* **PROBLEM TO WORK ON**
The line containing "Stick the screen" and every line after it, through the last one below: output exactly these and nothing else.

* **AVAILABLE RECORDS**
*** Block opens ***
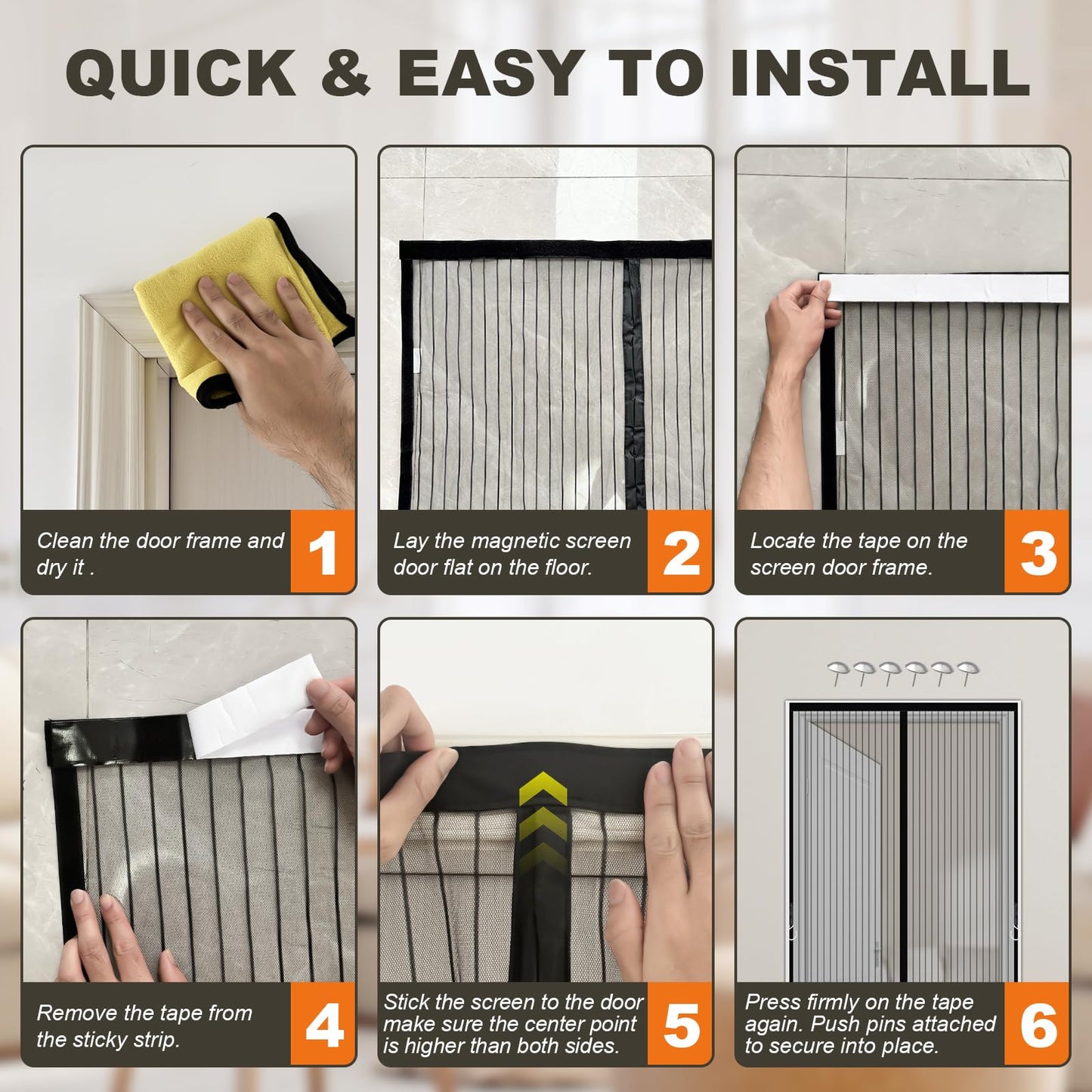 QUICK & EASY TO INSTALL

Clean the door frame and dry it .

1

Lay the magnetic screen door flat on the floor.

2

Locate the tape on the screen door frame.

3

Remove the tape from the sticky strip.

4

Stick the screen to the door make sure the center point is higher than both sides.

5

Press firmly on the tape again. Push pins attached to secure into place.

6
*** Block closes ***
* **EXERCISE SOLUTION**
Stick the screen to the door make sure the center point is higher than both sides.

5

Press firmly on the tape again. Push pins attached to secure into place.

6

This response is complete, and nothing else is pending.